Discussion on: Why No Modern Programming Language Should Have a 'Character' Data Type

View post

I learnt from Golang, that there is Rune.

Though, I am a little concerned about Byte vs String performance, if all you do is within 1 byte (e.g. ASCII / extended ASCII).

Andrew (he/him) • May 28 '20

UTF-8 tries to straddle performance and usability. By using a variable-width encoding, you're minimising memory usage. It just means that a few of the bits in the leading byte "go unused" because they indicate the number of bytes in the multi-byte character. This is a good compromise, but it still doesn't mean that a "character" should be defined as a variable-width UTF-8 element.

Pacharapol Withayasakpunt • May 28 '20

Hmm? What it have to do with combined characters and Zalgo?
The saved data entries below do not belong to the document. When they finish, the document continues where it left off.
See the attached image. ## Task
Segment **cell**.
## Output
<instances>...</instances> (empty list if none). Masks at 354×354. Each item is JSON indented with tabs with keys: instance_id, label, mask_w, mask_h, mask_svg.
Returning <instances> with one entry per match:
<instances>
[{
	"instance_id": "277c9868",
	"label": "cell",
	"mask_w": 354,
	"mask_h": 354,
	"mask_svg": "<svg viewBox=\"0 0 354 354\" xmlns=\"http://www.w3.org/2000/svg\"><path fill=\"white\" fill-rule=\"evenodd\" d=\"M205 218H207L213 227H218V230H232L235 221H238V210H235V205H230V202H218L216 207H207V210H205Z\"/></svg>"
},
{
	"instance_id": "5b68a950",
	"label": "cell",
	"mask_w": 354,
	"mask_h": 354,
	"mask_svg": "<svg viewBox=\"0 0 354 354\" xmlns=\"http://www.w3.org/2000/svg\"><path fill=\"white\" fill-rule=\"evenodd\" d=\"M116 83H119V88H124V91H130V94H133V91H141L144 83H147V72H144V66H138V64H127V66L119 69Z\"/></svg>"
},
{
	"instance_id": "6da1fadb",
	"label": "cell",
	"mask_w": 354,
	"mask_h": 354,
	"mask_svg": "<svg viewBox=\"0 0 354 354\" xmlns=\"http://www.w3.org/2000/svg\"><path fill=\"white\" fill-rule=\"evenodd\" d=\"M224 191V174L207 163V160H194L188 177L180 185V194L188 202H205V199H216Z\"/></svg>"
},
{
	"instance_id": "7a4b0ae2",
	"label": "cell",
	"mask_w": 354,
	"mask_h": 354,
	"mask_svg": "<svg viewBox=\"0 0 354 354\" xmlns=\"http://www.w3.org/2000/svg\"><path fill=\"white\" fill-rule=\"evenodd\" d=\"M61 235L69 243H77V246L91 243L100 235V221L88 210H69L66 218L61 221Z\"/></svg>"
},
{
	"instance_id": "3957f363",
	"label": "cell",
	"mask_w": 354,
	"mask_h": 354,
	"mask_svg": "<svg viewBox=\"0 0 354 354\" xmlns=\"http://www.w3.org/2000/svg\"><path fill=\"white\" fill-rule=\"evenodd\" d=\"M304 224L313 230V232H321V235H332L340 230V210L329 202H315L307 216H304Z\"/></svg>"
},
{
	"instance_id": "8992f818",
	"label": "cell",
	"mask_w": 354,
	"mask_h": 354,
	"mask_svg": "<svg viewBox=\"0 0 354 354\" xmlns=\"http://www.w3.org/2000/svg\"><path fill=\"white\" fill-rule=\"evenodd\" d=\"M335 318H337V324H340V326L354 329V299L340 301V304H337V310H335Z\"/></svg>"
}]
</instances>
Andrew (he/him) • May 28 '20

Zalgo is just an extreme form of combining marks / joiner characters. Most people would consider

Ȧ̛ͭ̔̔͑̅̈́̉͂̅̇͟͏̡͍̖̝͓̲̲͎̲̬̰̜̫̳̱̣͉͉̦

...to be a single character that just happens to have a lot of accent marks on it. If you define "character" as "grapheme", this is true. If you define "character" as "Unicode code point", it is not. That single "character" contains 34 UTF-16 elements. Try running this on CodePen and have a look at the console:

let ii = 0
const zalgo = "Ȧ̛ͭ̔̔͑̅̈́̉͂̅̇͟͏̡͍̖̝͓̲̲͎̲̬̰̜̫̳̱̣͉͉̦"


while (true) {
  let code = zalgo.charCodeAt(ii)
  if (Number.isNaN(code)) break
  console.log(`${ii}: ${code}`)
  ii += 1
}

The problem arises because programmers' intuitive understanding of "character" tends to be closer to "code point", while the average person's understanding of "character" tends to be closer to "grapheme".